On instillation, ophthalmic in situ gelling systems undergo a phase transition in the conjunctival sac in response to the environmental conditions (pH, temperature, and ionic charge) to form a viscoelastic gel. Increased viscosity brings about a prolonged residence time on the ocular surface. The active substance is released in a sustained manner which leads to enhanced bioavailability.^5,46 A natural polymer, chitosan, is often supplemented in ophthalmic formulations due to its endogenous mucoadhesive nature. Its positively charged amino groups interact with the negatively charged layer of the tear-film mucinous layer. The association of chitosan with stimuli-responsive polymers increases the mechanical strength of the formulation, resulting in an exponential increase in bioavailability.⁴⁷ Table 2 summarizes the commercially available in situ-formulated gels.^{28,31,33,46
–49} Drug-loaded nanocarriers incorporated in situ-forming gels exhibit pronounced prospects for efficient sustained ophthalmic drug therapy. The nanoparticulate in situ-forming gels are designed to explore the double benefit of nanocarriers and in situ gelling systems.
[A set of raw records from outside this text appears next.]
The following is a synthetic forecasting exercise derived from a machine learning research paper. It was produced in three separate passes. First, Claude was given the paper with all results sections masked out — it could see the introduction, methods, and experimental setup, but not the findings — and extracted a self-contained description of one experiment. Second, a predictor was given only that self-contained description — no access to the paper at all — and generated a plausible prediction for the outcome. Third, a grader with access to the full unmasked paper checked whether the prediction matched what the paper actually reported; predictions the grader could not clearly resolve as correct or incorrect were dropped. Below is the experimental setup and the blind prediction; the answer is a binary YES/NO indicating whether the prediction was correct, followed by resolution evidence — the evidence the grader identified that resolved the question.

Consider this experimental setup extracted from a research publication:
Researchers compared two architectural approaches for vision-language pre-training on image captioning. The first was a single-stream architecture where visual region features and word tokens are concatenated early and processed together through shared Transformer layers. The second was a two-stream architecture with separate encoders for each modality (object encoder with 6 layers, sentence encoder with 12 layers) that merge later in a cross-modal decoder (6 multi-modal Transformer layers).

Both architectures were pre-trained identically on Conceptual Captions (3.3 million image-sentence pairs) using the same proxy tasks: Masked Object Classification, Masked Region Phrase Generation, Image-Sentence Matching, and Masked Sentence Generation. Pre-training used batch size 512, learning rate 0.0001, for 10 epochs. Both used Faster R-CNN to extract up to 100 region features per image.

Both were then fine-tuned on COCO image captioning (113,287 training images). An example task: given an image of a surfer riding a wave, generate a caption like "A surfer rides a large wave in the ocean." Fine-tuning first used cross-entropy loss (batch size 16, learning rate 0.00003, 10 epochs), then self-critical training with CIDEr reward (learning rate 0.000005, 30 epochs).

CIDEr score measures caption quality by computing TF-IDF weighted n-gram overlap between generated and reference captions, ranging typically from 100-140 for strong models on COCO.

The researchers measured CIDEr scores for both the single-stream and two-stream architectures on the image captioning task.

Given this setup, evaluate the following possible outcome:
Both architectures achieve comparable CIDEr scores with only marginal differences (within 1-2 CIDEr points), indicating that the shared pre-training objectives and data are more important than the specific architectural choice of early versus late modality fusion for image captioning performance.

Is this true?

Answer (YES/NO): YES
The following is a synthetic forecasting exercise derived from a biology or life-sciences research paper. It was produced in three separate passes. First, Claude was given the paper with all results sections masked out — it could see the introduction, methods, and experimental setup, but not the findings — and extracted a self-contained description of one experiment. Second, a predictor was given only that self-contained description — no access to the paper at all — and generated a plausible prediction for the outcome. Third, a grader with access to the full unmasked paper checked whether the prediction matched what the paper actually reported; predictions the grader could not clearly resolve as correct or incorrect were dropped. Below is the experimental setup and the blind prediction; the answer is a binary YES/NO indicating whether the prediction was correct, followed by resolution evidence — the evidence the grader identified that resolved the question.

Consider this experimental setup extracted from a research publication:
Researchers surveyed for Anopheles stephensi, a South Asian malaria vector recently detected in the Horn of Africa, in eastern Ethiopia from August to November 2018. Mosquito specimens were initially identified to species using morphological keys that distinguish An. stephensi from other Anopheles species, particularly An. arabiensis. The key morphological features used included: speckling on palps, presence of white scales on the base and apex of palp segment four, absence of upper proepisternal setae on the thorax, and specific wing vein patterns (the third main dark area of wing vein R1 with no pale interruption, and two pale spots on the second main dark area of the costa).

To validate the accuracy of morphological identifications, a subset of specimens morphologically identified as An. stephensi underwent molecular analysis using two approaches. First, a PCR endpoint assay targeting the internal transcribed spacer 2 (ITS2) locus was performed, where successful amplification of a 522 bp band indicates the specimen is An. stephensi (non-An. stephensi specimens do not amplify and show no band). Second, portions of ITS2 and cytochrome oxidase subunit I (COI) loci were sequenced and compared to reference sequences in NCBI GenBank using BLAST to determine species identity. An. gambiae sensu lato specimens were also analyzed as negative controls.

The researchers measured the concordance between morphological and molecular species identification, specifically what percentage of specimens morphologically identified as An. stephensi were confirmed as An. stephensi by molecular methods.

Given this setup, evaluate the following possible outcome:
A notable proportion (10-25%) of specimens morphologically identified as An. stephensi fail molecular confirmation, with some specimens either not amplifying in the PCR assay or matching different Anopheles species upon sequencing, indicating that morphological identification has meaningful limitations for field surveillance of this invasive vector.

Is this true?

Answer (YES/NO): NO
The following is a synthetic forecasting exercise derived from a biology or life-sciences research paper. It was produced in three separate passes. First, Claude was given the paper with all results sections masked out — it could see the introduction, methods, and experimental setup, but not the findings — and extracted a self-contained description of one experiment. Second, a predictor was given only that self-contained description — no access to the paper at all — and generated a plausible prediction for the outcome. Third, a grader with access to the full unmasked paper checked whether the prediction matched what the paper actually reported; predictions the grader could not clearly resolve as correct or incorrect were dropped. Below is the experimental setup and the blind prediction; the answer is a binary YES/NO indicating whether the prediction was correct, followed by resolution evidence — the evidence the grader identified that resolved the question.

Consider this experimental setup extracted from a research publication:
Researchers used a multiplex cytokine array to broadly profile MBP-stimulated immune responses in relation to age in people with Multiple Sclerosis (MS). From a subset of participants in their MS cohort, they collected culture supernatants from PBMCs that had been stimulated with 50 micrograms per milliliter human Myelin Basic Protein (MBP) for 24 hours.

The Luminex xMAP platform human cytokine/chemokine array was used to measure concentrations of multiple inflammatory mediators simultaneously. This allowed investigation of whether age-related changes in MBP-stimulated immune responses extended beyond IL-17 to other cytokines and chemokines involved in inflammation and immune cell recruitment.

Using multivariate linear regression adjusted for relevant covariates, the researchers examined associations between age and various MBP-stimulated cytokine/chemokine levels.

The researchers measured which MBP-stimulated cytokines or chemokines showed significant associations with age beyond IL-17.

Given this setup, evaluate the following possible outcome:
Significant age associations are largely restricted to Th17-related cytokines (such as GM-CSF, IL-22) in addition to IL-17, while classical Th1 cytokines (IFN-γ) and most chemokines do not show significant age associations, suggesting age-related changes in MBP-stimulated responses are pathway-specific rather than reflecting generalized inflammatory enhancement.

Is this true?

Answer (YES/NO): NO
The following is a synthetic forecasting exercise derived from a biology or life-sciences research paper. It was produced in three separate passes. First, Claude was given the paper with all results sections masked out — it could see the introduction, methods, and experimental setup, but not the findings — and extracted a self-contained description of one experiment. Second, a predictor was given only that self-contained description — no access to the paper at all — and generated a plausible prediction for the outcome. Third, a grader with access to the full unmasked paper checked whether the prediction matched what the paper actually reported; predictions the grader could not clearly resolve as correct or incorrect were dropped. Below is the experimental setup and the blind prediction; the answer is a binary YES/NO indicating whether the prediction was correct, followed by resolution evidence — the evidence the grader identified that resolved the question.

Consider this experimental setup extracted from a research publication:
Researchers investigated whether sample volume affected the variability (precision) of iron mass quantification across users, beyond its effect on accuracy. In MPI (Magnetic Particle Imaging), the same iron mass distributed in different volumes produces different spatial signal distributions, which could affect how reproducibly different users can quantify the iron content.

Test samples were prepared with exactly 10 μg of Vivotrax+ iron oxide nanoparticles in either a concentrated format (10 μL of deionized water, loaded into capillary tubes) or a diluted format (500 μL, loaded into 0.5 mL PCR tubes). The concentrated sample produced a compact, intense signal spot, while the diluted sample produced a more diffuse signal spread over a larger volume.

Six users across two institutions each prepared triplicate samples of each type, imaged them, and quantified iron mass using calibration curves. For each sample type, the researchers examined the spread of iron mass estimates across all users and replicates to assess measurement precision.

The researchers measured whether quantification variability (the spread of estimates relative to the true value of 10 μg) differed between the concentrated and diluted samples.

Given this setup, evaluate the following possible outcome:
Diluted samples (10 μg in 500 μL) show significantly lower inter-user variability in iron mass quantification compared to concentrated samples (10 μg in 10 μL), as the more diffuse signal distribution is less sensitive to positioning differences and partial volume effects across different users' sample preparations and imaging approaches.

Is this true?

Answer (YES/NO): NO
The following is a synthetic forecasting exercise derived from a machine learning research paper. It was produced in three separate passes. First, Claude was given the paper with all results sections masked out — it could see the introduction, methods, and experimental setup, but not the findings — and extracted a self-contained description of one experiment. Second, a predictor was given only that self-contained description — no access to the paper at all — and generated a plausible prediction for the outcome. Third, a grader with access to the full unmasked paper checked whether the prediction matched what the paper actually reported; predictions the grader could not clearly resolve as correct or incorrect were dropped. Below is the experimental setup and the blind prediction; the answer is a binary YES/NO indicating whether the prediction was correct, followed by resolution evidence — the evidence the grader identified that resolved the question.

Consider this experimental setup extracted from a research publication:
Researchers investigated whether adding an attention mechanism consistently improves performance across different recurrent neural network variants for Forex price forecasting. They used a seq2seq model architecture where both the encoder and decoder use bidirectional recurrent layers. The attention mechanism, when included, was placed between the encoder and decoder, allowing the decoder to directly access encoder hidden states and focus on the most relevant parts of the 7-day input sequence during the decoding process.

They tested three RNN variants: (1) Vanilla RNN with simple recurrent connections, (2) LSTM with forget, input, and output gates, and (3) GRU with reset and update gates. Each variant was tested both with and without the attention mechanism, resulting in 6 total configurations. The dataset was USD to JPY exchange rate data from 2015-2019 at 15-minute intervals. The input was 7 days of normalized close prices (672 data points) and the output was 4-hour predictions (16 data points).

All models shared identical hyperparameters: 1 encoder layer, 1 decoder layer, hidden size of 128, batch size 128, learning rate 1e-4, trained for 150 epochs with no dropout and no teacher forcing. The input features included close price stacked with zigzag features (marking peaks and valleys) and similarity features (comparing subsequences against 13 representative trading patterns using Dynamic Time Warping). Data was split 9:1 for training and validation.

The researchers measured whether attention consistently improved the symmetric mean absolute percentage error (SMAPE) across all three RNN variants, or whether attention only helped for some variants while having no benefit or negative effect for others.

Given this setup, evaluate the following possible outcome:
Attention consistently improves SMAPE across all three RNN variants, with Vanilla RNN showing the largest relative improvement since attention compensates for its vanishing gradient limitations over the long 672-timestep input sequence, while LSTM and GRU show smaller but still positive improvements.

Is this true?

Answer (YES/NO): NO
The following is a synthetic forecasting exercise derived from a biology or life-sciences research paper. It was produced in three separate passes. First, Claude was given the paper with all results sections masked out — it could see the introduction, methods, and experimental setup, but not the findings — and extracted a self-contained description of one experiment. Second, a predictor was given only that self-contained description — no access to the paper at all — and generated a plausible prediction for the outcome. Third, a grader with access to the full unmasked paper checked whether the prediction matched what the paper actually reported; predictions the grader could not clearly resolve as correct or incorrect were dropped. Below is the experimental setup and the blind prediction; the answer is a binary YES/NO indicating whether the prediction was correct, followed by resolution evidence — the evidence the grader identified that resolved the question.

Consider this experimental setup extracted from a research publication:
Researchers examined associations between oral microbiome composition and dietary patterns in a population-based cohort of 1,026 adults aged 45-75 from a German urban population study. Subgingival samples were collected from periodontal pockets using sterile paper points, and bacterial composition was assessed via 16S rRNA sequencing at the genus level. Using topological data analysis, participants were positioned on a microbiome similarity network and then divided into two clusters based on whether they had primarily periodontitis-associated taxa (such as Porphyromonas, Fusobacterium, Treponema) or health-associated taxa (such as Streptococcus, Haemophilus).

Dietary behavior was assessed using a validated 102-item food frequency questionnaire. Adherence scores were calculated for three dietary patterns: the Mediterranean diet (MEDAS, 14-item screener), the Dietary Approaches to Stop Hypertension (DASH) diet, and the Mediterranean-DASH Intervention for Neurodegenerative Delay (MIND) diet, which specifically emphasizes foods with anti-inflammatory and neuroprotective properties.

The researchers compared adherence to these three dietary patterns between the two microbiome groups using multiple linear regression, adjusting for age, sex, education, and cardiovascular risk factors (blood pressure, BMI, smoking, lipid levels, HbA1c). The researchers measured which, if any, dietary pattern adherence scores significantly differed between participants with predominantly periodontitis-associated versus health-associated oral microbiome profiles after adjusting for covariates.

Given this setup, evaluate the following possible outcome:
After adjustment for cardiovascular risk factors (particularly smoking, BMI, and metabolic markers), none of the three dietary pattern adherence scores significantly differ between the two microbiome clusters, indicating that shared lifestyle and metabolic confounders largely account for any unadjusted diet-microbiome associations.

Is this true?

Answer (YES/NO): NO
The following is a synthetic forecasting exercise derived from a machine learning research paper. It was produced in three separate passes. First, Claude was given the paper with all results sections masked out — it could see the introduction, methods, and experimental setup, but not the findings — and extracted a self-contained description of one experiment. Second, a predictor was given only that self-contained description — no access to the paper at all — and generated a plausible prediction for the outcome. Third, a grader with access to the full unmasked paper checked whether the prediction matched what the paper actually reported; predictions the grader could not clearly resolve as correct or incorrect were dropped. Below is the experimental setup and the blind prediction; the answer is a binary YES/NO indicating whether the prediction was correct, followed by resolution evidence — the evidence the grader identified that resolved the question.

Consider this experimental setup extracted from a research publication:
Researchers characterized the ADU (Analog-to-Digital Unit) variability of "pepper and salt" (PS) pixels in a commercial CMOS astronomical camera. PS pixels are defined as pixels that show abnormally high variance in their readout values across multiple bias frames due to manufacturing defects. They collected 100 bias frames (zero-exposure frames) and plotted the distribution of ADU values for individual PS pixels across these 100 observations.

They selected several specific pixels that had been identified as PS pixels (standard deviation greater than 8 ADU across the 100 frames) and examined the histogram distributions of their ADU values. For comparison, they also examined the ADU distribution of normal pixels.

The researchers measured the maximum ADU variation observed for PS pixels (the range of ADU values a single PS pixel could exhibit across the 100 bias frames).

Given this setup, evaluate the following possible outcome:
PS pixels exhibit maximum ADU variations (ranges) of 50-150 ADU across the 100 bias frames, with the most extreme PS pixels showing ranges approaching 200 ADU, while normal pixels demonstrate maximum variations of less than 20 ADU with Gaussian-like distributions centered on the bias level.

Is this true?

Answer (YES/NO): NO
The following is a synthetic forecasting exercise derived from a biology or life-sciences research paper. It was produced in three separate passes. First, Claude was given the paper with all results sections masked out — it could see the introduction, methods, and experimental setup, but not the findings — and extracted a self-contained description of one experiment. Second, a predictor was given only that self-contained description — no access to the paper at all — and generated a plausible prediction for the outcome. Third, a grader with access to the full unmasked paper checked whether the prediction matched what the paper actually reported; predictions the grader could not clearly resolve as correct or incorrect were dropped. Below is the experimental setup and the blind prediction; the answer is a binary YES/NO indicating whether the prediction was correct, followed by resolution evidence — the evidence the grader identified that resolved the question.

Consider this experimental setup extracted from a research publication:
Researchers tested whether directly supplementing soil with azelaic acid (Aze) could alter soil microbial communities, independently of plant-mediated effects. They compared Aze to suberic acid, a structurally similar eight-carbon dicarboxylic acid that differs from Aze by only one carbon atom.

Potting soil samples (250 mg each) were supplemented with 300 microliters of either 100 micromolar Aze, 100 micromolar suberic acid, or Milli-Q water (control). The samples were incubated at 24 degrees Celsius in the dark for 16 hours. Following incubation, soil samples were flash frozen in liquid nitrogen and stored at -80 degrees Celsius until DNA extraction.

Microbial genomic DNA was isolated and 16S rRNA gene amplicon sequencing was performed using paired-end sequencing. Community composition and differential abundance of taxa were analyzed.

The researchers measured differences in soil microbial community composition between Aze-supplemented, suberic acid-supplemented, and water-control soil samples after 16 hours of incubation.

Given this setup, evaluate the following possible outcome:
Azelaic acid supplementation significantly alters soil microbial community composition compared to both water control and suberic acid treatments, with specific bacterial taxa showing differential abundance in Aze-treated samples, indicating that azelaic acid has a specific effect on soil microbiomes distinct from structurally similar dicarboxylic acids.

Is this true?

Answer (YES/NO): NO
On the one hand, nanocarriers are able to permeate across ocular drug delivery barriers, solubilize poorly soluble active compounds, and enhance the pharmacokinetic profile of the administered drug by both protecting from physical, chemical, and biological degradation and enabling tissue targeting. On the other hand, gels afford extended retention on the ocular surface, sustained drug release combined with comprehensive biocompatibility, and a vastly well-tolerated patient profile. Ongoing preclinical studies yielded auspicious results.^{26,48,50
–54} Indicatively, a newly developed curcumin-loaded ocular nanogel taking advantage of a cationic nanostructured lipid carrier exhibited a notably superior pharmacokinetic profile against the corresponding curcumin solution, denoting a significantly improved bioavailability.⁵⁵ Furthermore, microsphere-loaded ion-activated in situ gel of ofloxacin-exhibited in vivo in rabbits enhanced bioavailability by 11.7 times relative to the commercial ofloxacin eye drops (0.3% w/v).⁵⁶

Table 2.

Commercially available topical formulations based on in situ-forming gels.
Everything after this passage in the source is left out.